START

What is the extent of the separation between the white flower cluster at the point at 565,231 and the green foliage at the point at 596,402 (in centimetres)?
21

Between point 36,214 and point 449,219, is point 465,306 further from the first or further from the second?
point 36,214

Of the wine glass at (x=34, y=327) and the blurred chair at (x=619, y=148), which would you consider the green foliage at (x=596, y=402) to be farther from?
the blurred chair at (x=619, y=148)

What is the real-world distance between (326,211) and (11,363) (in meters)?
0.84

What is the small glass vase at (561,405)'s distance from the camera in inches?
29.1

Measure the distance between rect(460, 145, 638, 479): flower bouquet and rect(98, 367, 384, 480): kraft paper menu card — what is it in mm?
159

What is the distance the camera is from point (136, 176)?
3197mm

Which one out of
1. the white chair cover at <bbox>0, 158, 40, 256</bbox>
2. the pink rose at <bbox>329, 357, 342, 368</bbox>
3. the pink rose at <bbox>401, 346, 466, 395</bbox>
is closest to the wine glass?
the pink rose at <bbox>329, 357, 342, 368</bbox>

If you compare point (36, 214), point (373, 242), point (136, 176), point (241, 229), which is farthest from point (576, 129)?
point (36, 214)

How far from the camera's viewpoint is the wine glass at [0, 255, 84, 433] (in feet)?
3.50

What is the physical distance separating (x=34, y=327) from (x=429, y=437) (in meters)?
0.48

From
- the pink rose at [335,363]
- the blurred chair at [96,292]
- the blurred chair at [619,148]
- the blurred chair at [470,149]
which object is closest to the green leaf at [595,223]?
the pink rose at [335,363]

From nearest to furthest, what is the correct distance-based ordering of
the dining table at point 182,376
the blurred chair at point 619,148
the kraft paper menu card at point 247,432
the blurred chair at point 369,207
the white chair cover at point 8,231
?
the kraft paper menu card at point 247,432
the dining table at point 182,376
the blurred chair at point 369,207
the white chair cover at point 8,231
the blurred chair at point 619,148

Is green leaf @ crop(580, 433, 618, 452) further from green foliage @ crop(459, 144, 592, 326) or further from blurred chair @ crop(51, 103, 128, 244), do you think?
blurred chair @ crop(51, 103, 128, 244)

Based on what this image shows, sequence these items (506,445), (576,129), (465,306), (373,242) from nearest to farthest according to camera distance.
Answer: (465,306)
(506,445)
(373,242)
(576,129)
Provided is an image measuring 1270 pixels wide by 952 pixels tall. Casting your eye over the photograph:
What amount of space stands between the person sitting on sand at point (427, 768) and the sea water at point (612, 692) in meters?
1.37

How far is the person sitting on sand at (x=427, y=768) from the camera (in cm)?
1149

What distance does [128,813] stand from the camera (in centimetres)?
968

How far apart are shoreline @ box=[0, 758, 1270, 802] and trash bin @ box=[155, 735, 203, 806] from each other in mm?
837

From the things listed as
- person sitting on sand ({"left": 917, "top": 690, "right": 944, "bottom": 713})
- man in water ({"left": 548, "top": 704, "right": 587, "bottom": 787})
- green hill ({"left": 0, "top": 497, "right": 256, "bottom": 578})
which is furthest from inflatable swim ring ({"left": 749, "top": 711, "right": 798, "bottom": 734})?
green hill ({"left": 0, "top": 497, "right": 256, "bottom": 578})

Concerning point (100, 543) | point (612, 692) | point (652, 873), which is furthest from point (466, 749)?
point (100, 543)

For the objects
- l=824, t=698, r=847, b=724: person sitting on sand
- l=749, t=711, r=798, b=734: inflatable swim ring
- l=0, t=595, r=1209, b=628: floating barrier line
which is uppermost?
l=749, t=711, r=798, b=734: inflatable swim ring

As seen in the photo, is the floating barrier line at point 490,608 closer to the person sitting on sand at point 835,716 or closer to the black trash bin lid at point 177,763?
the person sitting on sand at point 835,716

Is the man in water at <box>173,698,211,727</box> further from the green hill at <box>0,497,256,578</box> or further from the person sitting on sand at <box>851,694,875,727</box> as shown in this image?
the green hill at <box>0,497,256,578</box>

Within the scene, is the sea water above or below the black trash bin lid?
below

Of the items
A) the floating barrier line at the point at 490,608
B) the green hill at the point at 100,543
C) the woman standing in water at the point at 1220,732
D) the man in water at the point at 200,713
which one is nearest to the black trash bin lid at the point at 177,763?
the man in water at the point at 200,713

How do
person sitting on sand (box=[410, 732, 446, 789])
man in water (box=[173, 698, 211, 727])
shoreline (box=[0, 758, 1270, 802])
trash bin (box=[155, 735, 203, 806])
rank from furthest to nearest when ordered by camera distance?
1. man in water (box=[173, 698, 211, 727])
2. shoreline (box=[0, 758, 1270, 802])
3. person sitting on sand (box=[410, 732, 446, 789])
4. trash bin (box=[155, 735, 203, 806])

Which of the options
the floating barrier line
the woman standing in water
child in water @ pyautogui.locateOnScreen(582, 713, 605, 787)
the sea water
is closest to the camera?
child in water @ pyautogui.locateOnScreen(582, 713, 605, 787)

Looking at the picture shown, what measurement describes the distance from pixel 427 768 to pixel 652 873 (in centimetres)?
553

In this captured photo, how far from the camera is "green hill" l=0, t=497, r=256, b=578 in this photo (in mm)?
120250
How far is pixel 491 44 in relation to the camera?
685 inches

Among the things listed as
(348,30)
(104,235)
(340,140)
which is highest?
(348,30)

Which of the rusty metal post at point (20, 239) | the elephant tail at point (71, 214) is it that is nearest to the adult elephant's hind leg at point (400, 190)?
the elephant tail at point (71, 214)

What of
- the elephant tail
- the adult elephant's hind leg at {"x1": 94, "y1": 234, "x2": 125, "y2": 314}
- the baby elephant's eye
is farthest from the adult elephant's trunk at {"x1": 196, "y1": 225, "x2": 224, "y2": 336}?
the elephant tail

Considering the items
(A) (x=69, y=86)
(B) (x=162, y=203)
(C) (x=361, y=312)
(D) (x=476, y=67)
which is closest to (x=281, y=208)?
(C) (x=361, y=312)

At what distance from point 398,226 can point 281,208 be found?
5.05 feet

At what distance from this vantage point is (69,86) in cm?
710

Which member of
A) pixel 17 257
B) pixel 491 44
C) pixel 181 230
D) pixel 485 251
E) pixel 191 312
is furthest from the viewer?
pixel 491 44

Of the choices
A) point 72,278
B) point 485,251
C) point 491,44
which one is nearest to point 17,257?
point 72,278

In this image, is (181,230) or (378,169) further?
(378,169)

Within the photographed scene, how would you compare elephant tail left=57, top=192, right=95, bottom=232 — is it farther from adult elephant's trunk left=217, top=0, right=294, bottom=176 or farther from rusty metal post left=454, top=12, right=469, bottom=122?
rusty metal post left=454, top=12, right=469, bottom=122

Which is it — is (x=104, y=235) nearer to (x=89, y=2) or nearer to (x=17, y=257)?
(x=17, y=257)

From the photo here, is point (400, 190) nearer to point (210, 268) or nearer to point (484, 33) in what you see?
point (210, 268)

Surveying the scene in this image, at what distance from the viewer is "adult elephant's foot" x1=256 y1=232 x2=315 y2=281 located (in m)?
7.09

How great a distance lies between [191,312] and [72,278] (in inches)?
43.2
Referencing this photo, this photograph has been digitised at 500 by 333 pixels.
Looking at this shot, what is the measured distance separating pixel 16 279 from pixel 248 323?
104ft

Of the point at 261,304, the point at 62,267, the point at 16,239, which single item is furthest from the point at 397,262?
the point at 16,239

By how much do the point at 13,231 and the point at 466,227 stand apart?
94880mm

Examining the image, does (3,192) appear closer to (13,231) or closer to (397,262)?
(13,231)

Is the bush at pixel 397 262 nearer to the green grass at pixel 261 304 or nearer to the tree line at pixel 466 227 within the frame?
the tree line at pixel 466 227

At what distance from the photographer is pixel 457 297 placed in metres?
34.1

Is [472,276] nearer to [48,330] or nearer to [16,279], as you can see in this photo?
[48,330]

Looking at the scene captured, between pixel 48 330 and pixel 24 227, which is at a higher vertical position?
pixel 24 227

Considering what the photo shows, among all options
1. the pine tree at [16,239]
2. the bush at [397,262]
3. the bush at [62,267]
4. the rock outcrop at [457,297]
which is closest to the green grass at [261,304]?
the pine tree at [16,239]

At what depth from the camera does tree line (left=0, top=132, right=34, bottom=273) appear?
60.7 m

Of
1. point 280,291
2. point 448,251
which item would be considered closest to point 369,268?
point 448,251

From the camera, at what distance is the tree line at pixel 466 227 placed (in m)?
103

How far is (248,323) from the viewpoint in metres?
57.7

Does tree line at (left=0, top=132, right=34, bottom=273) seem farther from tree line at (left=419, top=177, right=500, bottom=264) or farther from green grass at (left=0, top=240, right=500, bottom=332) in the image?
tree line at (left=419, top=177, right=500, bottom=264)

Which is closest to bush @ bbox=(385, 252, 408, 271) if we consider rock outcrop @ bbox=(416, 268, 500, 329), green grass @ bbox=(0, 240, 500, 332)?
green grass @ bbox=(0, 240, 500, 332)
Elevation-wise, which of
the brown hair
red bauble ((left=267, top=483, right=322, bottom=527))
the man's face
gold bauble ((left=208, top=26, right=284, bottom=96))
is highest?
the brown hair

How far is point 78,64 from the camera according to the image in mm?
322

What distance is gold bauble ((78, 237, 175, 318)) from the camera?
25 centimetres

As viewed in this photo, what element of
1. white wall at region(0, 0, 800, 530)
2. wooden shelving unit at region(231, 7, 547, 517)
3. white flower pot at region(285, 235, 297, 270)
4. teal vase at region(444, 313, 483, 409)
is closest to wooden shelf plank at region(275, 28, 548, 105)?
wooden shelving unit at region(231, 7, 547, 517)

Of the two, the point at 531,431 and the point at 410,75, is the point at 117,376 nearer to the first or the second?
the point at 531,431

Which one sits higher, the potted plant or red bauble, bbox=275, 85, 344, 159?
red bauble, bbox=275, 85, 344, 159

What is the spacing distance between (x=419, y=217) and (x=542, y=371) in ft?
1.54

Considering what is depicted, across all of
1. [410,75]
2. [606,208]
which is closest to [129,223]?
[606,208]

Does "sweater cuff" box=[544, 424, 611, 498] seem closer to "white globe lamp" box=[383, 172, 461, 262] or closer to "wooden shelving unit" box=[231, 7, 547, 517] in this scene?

END

*Problem to work on*
Set out the stretch of entries from the line containing "As viewed in this photo, what element of" through the end of the entries, both included, as a JSON list of strings with one string per line and blank lines omitted.

*Result for this exercise*
[
  "As viewed in this photo, what element of",
  "1. white wall at region(0, 0, 800, 530)",
  "2. wooden shelving unit at region(231, 7, 547, 517)",
  "3. white flower pot at region(285, 235, 297, 270)",
  "4. teal vase at region(444, 313, 483, 409)",
  "is closest to wooden shelf plank at region(275, 28, 548, 105)?",
  "wooden shelving unit at region(231, 7, 547, 517)",
  "Of the two, the point at 531,431 and the point at 410,75, is the point at 117,376 nearer to the first or the second?",
  "the point at 531,431",
  "Which one sits higher, the potted plant or red bauble, bbox=275, 85, 344, 159?",
  "red bauble, bbox=275, 85, 344, 159",
  "What is the spacing distance between (x=419, y=217) and (x=542, y=371) in ft?",
  "1.54",
  "Considering what is depicted, across all of",
  "1. [410,75]",
  "2. [606,208]",
  "which is closest to [129,223]?",
  "[606,208]",
  "Does \"sweater cuff\" box=[544, 424, 611, 498] seem closer to \"white globe lamp\" box=[383, 172, 461, 262] or closer to \"wooden shelving unit\" box=[231, 7, 547, 517] in this scene?"
]